[Opening GIVEN PASSAGE section]

A competent hypothalamus-pituitary-thyroid (HPT) axis is essential for proper cardiovascular (Klein and Ojamaa, 2001) and neurocognitive function (Liappas et al., 2009). A growing literature suggests that low-level exposures to persistent organic pollutants (POPs), including polychlorinated biphenyls (PCBs), dichlorodiphenyltrichloroethane (DDT) and its primary metabolite and breakdown product dichlorodiphenyldichloroethylene (DDE), and polybrominated diphenyl ethers (PBDEs), disrupt the human HPT-axis; however, the clinical implications are questionable (Boas et al., 2012; Hagmar, 2003; Salay and Garabrant, 2009). These chemicals were used for a wide variety of industrial and commercial purposes: PCBs were employed as industrial heat sinks and lubricants, and in commercial caulking materials and fluorescent light ballasts (ATSDR, 2000); DDT was used to control insect pests (ATSDR, 2002); and PBDEs were blended into myriad products to impart flame resistance (ATSDR, 2004). These compounds are no longer employed in the U.S. (i.e., PCBs and DDT), or their use is being phased-out (i.e., PBDEs), but persistence in the environment and long 1/2-lives in vivo result in ongoing exposure to the general population; detectable levels are measured in the vast majority of human specimens collected for biomonitoring purposes (CDC, 2009).

Several groups have considered the effects of thyroid function and non-occupational exposure to POPs in human populations (Hagmar, 2003; Salay and Garabrant, 2009), but few have done so specifically among aging individuals. The current study was designed to help address this research gap. Aging populations are at greater risk for subclinical deviations in thyroid function, and possibly an increased risk for overt disease (Peeters, 2008). Older individuals are also likely to be at greater risk from exposure due to age-related declines in hepatic metabolism and biliary and renal excretion, in addition to a reduced ability to compensate for toxicologic insults, or decreased physiologic ‘reserve’ (Geller and Zenick, 2005). Furthermore, birth cohort effects make aging individuals more likely to have experienced sustained exposures to POPs at higher levels than younger individuals, as their life-experience predates the 1972 and 1979 U.S. bans for use of DDT and PCBs, respectively. The objective of this study was to evaluate the association between PCBs, DDT and DDE, and PBDEs, on thyroid hormones in aging women and men residing in close proximity to PCB-contaminated sections of the Hudson River. It is part of a larger investigation of POP exposure and neurocognitive status in the elderly (Fitzgerald et al., 2008; Fitzgerald et al., 2012).

[Closing GIVEN PASSAGE section]
[Opening PROVIDED INFORMATION section]

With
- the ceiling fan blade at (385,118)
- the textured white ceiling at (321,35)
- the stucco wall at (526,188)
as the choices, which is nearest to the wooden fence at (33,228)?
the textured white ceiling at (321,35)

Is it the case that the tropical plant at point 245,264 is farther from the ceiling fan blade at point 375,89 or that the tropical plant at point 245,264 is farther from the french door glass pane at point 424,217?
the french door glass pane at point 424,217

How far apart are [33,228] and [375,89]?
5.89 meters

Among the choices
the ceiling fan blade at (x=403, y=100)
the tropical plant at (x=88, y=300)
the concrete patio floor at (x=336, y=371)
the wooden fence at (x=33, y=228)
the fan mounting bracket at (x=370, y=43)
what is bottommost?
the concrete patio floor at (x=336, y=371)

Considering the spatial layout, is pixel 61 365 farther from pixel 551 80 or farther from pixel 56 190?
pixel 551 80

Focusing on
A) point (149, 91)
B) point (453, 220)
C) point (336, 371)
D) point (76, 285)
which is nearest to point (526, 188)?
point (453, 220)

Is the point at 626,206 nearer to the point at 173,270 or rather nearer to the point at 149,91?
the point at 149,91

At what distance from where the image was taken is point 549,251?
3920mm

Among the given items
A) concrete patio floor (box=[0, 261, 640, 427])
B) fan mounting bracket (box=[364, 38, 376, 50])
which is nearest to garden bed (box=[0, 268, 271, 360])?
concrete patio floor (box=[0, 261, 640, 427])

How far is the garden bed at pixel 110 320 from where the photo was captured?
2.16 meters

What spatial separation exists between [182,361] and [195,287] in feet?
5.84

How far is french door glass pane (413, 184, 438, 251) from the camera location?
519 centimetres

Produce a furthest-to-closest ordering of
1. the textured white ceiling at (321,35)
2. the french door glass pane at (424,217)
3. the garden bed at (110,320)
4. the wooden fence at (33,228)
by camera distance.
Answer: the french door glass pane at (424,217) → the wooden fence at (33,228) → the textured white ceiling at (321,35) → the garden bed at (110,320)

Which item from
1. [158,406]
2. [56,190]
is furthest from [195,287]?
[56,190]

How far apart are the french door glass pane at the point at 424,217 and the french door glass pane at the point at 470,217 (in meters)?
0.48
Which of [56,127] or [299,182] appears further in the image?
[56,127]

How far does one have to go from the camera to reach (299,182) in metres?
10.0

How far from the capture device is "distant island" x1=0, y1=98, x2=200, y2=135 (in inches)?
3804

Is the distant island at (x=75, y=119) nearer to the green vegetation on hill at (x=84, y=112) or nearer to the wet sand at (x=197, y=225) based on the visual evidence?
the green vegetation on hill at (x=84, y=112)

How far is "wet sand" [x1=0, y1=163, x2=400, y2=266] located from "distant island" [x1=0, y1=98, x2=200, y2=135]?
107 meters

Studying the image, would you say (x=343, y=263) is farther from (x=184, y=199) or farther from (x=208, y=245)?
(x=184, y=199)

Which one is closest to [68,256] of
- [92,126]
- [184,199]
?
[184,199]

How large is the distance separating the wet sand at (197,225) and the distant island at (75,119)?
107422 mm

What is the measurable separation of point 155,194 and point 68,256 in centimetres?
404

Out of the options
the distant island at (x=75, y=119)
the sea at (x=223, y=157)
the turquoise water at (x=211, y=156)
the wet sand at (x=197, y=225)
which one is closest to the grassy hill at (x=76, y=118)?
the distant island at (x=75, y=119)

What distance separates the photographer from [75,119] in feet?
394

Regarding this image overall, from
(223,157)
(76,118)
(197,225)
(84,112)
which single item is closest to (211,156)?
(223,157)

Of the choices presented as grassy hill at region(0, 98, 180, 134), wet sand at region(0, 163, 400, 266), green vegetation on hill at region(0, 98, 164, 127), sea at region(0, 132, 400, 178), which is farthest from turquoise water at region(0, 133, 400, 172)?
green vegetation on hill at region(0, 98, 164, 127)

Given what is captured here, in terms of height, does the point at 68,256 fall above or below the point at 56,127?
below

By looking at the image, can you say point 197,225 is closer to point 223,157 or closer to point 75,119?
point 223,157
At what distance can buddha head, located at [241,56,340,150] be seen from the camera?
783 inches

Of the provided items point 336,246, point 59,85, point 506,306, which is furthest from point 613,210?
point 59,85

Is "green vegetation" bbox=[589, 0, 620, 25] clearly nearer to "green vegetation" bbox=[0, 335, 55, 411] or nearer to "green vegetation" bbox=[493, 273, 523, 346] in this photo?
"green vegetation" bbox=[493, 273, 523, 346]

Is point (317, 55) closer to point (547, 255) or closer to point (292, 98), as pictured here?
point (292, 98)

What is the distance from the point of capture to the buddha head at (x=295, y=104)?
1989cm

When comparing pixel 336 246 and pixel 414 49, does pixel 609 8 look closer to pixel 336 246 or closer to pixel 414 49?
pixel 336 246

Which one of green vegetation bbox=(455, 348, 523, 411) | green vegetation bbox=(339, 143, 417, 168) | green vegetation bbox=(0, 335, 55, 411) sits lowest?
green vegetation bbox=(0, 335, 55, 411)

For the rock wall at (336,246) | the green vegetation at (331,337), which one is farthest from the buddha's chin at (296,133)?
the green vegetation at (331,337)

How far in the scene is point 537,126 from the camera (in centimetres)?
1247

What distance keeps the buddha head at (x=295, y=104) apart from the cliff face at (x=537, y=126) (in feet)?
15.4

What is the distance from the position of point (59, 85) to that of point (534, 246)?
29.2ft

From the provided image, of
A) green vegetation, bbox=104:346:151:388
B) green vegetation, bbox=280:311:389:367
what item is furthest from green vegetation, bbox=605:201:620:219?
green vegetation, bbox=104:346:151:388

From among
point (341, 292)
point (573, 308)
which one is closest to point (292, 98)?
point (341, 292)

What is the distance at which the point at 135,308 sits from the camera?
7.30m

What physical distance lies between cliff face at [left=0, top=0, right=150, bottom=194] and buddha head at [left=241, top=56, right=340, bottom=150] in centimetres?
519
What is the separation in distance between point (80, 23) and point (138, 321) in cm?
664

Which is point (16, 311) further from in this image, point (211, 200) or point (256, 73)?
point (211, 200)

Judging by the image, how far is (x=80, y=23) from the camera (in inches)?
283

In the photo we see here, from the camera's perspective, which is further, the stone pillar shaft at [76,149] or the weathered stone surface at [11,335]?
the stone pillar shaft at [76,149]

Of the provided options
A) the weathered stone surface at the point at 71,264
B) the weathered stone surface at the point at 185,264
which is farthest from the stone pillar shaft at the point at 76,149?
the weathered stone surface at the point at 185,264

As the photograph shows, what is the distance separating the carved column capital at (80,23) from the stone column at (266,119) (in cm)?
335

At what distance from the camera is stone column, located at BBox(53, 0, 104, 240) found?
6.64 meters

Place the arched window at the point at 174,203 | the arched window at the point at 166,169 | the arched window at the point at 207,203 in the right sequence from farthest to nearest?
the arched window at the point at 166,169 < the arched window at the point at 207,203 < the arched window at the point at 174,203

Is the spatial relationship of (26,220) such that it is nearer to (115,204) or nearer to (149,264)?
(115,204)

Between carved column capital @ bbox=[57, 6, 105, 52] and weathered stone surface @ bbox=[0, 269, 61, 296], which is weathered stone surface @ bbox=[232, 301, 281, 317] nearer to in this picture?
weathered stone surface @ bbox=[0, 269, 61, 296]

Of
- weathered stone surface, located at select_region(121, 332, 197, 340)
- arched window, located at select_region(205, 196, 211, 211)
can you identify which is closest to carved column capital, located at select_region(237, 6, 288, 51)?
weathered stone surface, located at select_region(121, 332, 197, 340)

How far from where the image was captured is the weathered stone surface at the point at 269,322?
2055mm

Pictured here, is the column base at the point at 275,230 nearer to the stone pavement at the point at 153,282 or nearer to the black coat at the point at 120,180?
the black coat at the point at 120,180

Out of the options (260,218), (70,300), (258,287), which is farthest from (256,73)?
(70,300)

[Closing PROVIDED INFORMATION section]

_INSTRUCTIONS_
a) List every chemical that the passage on pollutants and thyroid function names as a persistent organic pollutant, giving each full name with its abbreviation.
b) Answer these questions from the passage on pollutants and thyroid function:
(i) What property were PBDEs blended into products to give them?
(ii) In what year did the U.S. ban the use of DDT?
(iii) Near which river do the study's aging participants live?
c) According to the passage on pollutants and thyroid function, why are older individuals likely to be at greater risk from exposure to these pollutants?
The data on this page come from a different source than the passage on pollutants and thyroid function.

_RESULTS FOR EACH TASK_
a)
Polychlorinated biphenyls (PCBs)
Dichlorodiphenyltrichloroethane (DDT)
Dichlorodiphenyldichloroethylene (DDE)
Polybrominated diphenyl ethers (PBDEs)

b)
(i) Flame resistance.
(ii) 1972.
(iii) The Hudson River.

c) With age, hepatic metabolism and biliary and renal excretion decline. Older individuals also have less ability to compensate for toxicologic insults, meaning decreased physiologic "reserve."